(WHAT TO WORK ON):
Rewrite the rows starting at "Металлический с индивидуальным" and ending at "Photo 6 from" with "auction" swapped for "sale" and nothing else altered. Omit the pictures from your answer.

(EXTRACTED MATERIAL):
========================================

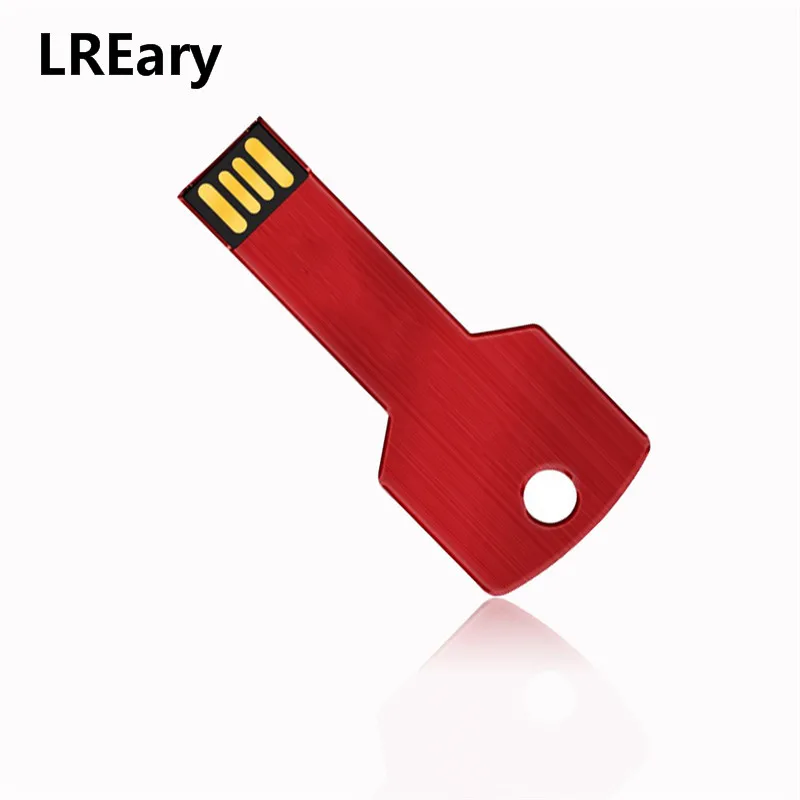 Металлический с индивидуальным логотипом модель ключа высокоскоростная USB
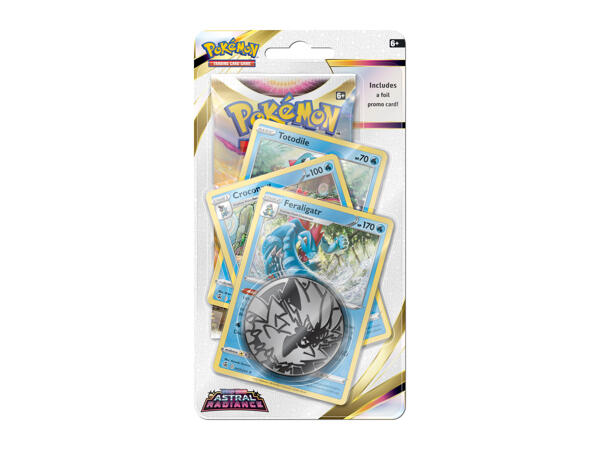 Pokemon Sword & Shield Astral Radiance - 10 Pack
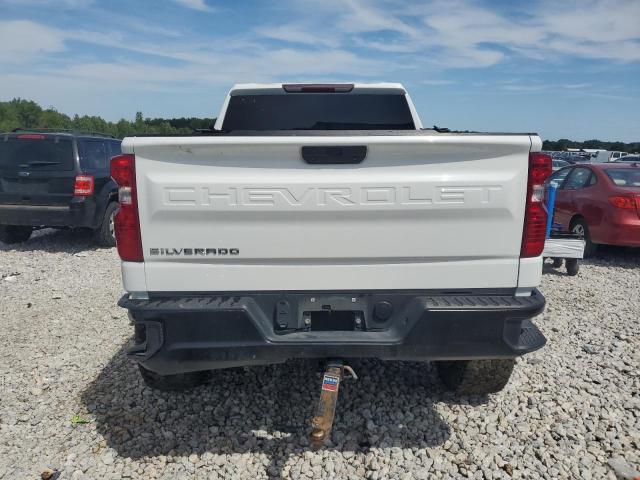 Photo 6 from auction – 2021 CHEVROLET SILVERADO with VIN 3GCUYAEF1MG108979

========================================

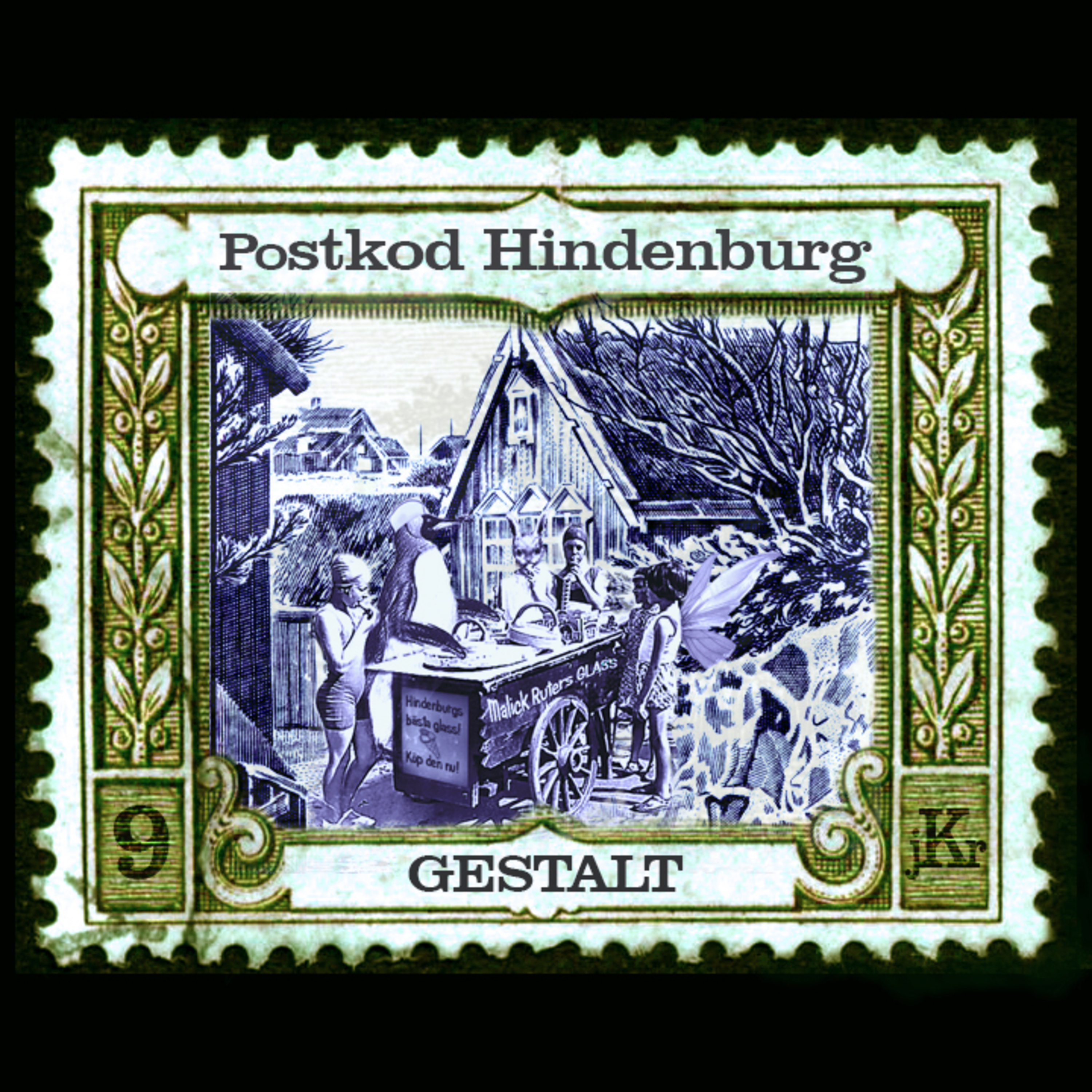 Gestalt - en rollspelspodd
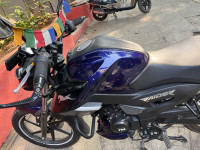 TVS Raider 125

========================================

(RESPONSE AREA):
 Металлический с индивидуальным логотипом модель ключа высокоскоростная USB
 Pokemon Sword & Shield Astral Radiance - 10 Pack
 Photo 6 from sale – 2021 CHEVROLET SILVERADO with VIN 3GCUYAEF1MG108979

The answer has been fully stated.